The Curious Case of J. Nisbet

Recently, and with some public attention, a trial judge in Cumberland County’s court in Portland, Maine, denied a criminal defendant his right to court-appointed counsel. Sort of. Kind of. According to the coverage of the trial and its various hearings in the Portland Press Herald—and assuming the factual accuracy of these news reports—the defendant, in effect, forfeited his right to a court-appointed, publicly-funded attorney. Joshua Nisbet, the defendant, was convicted of armed robbery and sentenced to seven to fourteen years in prison and presumably will appeal on Sixth Amendment grounds. According to the linked article and the articles covering the pre-trial and trial phases of the case, Nisbet went through five court-appointed attorneys before the court denied him a sixth one. The first three evidently withdrew when attorney-client relations had become non-functional, and the last two withdrew after Nisbet allegedly threatened them with violence.

Notwithstanding the shorthand used in the headlines for this story, the defendant was never flatly denied the right to counsel; rather, the trial judge refused to appoint any more publicly-funded attorneys to the defendant.
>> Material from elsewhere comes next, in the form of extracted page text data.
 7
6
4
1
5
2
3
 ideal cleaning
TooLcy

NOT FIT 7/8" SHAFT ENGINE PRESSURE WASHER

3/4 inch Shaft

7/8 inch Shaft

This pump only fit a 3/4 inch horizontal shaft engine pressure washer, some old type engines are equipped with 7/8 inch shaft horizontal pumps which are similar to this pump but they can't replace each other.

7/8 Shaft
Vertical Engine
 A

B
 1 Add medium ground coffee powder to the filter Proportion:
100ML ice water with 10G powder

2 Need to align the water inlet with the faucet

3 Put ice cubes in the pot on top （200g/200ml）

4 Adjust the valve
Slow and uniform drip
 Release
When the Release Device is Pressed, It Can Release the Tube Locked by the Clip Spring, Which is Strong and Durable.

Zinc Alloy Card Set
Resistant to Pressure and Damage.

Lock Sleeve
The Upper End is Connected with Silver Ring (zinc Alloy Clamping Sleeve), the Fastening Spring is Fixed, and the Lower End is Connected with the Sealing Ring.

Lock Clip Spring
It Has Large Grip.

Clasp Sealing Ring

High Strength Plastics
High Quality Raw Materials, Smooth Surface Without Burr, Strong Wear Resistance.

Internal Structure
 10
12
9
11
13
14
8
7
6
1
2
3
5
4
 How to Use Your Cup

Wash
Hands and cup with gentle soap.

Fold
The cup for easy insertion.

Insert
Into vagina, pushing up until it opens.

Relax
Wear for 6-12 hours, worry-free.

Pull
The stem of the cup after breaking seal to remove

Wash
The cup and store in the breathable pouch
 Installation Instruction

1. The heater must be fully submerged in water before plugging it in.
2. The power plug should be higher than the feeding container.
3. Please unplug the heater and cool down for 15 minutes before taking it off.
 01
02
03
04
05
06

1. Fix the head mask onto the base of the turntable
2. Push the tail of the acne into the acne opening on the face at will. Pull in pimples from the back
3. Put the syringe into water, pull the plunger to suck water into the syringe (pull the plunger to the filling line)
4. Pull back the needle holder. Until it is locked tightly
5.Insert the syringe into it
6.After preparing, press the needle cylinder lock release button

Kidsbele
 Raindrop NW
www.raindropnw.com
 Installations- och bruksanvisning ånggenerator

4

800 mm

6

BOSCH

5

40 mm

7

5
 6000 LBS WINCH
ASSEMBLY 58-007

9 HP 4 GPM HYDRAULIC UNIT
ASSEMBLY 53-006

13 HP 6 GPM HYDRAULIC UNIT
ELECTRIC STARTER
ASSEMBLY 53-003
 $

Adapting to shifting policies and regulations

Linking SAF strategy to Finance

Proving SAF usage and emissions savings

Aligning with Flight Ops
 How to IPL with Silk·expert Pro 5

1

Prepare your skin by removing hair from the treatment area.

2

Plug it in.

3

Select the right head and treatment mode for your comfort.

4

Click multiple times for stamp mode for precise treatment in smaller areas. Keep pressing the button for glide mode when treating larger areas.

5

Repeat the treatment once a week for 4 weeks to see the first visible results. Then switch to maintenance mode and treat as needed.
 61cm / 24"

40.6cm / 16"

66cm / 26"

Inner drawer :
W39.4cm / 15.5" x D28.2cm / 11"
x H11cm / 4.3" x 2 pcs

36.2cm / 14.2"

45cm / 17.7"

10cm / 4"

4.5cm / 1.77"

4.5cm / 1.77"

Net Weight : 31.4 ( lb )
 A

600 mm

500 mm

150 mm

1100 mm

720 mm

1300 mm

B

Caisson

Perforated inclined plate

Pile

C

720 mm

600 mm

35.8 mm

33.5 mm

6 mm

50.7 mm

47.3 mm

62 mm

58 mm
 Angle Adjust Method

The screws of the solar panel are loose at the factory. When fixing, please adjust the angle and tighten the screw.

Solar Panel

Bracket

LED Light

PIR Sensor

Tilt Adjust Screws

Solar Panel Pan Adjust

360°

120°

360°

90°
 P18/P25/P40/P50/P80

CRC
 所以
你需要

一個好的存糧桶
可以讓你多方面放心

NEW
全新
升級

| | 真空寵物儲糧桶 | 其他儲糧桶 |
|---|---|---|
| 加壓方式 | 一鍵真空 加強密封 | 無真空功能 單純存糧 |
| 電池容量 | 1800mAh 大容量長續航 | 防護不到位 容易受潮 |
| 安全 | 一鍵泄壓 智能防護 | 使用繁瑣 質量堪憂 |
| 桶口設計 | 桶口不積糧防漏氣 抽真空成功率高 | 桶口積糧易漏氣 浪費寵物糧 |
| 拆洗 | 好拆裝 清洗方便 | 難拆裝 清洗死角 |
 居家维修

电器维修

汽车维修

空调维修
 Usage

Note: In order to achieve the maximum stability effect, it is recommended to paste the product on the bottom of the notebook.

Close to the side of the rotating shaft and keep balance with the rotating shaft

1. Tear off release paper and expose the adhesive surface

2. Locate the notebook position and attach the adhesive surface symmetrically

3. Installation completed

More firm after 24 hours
The order granting the last two attorneys’ motion to withdraw (available here) never makes this distinction clear; that may be because, in this instance, such a distinction would have been merely academic. An indigent defendant, by definition, cannot afford to retain a lawyer, and (apparently) no one volunteered to represent Nisbet pro bono. Nonetheless, Nisbet received some guidance from the two lawyers who were assigned to advise (but not represent) him at trial. I would guess that unusual arrangement was Justice Warren’s attempt to find a middle ground between a bare pro se defense (wherein a defendant represents himself or herself) and an actual representation by counsel.
Normally, this kind of story would merit a post by Luke Rioux, the Press Herald’s legal-news blogger. However, Rioux was one of Nisbet’s advising attorneys, and so he is unlikely to write about it. (In law school we learned about a little thing called attorney-client confidentiality, and I think that would apply here.)

Even the non-lawyers among us, thanks to Miranda warnings on police-procedural TV dramas, are aware that an accused criminal has a Constitutional right to an attorney. Also, as the boilerplate Miranda language states, “if you cannot afford an attorney, one will be provided for you.” This standard warning derives from the Supreme Court’s decision in the famous case of Miranda v. Arizona (1966), which is really a part of Fifth, not Sixth, Amendment doctrine. Still, it is true that the Sixth Amendment has come to be interpreted, in a series of decisions, to mean that someone accused of a crime must be provided with adequate legal representation if he or she faces possible incarceration. The pertinent clauses are: “In all criminal prosecutions, the accused shall enjoy the right…to have the Assistance of Counsel for his defence.”

The key questions for appeal in this case are whether Nisbet was denied his right to adequate counsel by the judge’s decision to give him quasi-counsel and whether an indigent defendant can be deemed to have waived or forfeited the constitutional right to counsel by misconduct. I know of no other trial where a pro se defendant was assigned legal advisors in the courtroom but denied their participation in the trial—and I studied scores of criminal cases on the way to becoming a lawyer—and, thus, it would be pointless speculation if I made a guess about how the appeals courts will treat this arrangement. However, the second question may prove critical when Nisbet’s case reaches the Maine Supreme Judicial Court. It could also be critical if it eventually is heard by the U.S. Supreme Court, which apparently has no precedent that addresses this exact issue. On appeal, the courts may simply determine that, despite Nisbet’s actions, he did not get a fair trial without actual representation by an attorney at trial; a retrial would likely follow. However, the courts may decide that in rare circumstances an indigent defendant can be deemed to have waived his or her right to court-appointed counsel and then determine that Nisbet’s lack of cooperation with assigned counsel effected such a waiver in his case. Such a decision could rely on parallels to other constitutional rights, such as the right to trial by jury or the right to remain silent, that criminal suspects and defendants willingly waive every day. The difference here, though, is that the defendant did not know that he was waiving his right to assigned counsel when he did so.

If Justice Warren’s order is upheld on appeal, it would mark a major departure in constitutional jurisprudence and would require some clear guidance for trial courts. If the order is overturned, it may be a long time before another trial judge makes the controversial decision to refuse to assign counsel to an indigent criminal defendant, no matter how outrageous the alleged conduct might be.